▶ _Supplied text_:
# MacMellow's 2021 Lawn Journal - Southern Connecticut



## mac_mellow (Jul 30, 2020)

Hello all,

we are back at it again! Excited for my second year of home ownership and second season on this forum. As a recap, we have ~10,000 sq ft of mowable yard. Because my lawn has four different personalities, I have mapped my yard into zones.

From the picture below, you can see the 4 zones depicted. Q1 and Q2 are fairly dry during the summer months and need alot more irrigation than Q3, and Q4. Q3 ends up being the nicest part of the lawn and doesnt require as much maintenance. Q4 keep moisture so well that mushrooms will appear later in the season and moss grows pretty rampant in those parts. For grass types, they are split as follows:









Q1/Q2 = lots of sun, mix of PRG, TF
Q3/ Q4 = shaded by large trees year round so it has a mix of KBG and fine fescue

*Goals for this years growing/maintaining season are as follows:*

get down a lawn fertilization schedule I can stick to

dial in weed control schedule and prevent weeds from running rampant in my yard

 Continue my journey to health soil (including periodic soil tests, & improving the soil chemistry)

improve the layout of my lawn with some additional landscaping work

 Get current grass to spread and fill in for a fuller looking lawn

For 2020's lawn journal, check out the link here: https://thelawnforum.com/viewtopic.php?f=27&t=22349&p=317968#p317968


----------



## Larryl9797 (Mar 26, 2021)

:thumbup: Howdy- Central Ct(W. Hartford) Here..... Good to see a nutmegger on the boards! Looking to get my lawn into a solid Zone 2. After a overseeding session this fall lets see how good we can make it!


----------



## mac_mellow (Jul 30, 2020)

Larryl9797 said:


> :thumbup: Howdy- Central Ct(W. Hartford) Here..... Good to see a nutmegger on the boards! Looking to get my lawn into a solid Zone 2. After a overseeding session this fall lets see how good we can make it!


Hey Larry, happy to hear from you neighbor. Lets get it done! I've definitely gotten alot of help from people on this forum last year. Looking to take it to the next level as well.


----------



## mac_mellow (Jul 30, 2020)

▶ _Data section_:
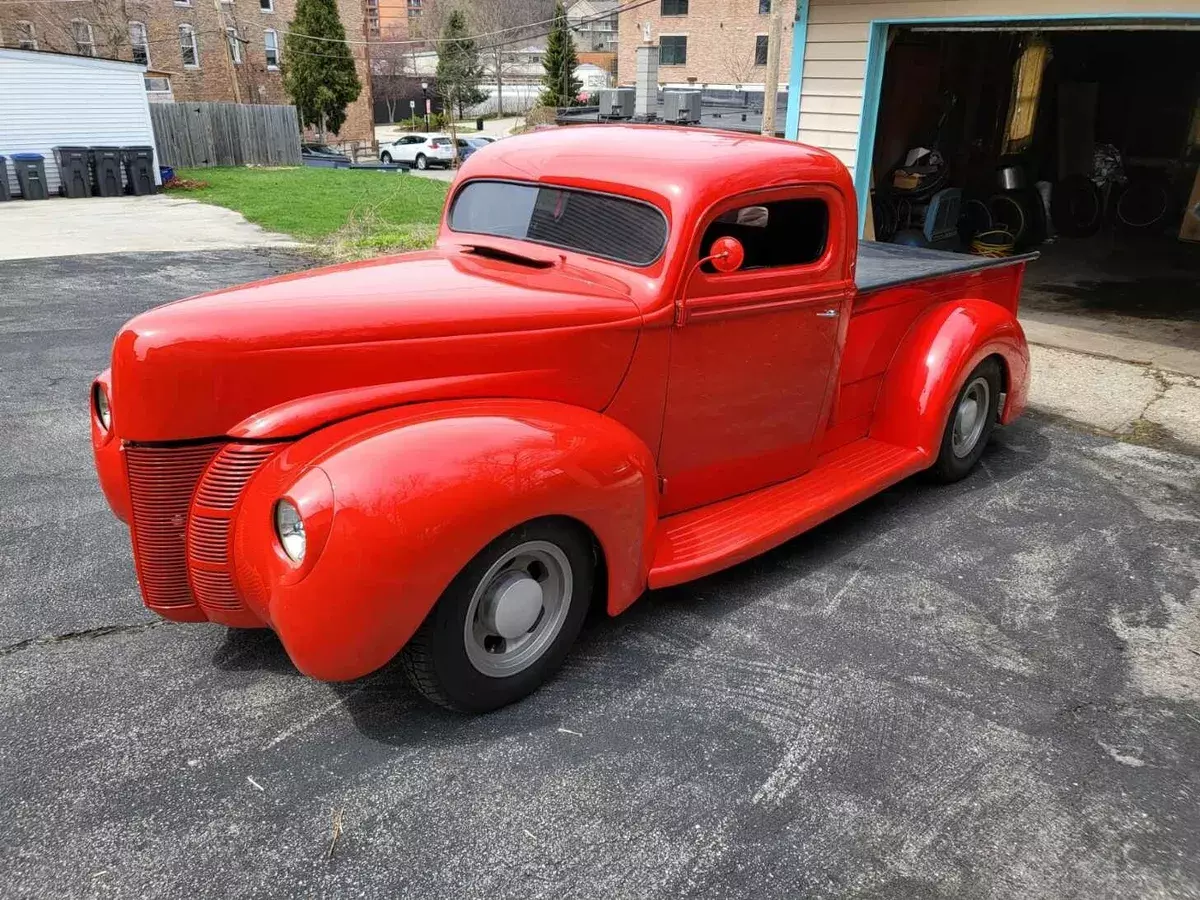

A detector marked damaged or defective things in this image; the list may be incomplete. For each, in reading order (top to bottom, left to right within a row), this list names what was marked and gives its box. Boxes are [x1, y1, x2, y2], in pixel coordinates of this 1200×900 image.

cracked pavement [2, 252, 1200, 900]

▶ _To be done_:
Name every grass type that the lawn journal thread lists for the yard's zones.

▶ _Result below_:
- PRG (Q1/Q2)
- TF (Q1/Q2)
- KBG (Q3/Q4)
- Fine fescue (Q3/Q4)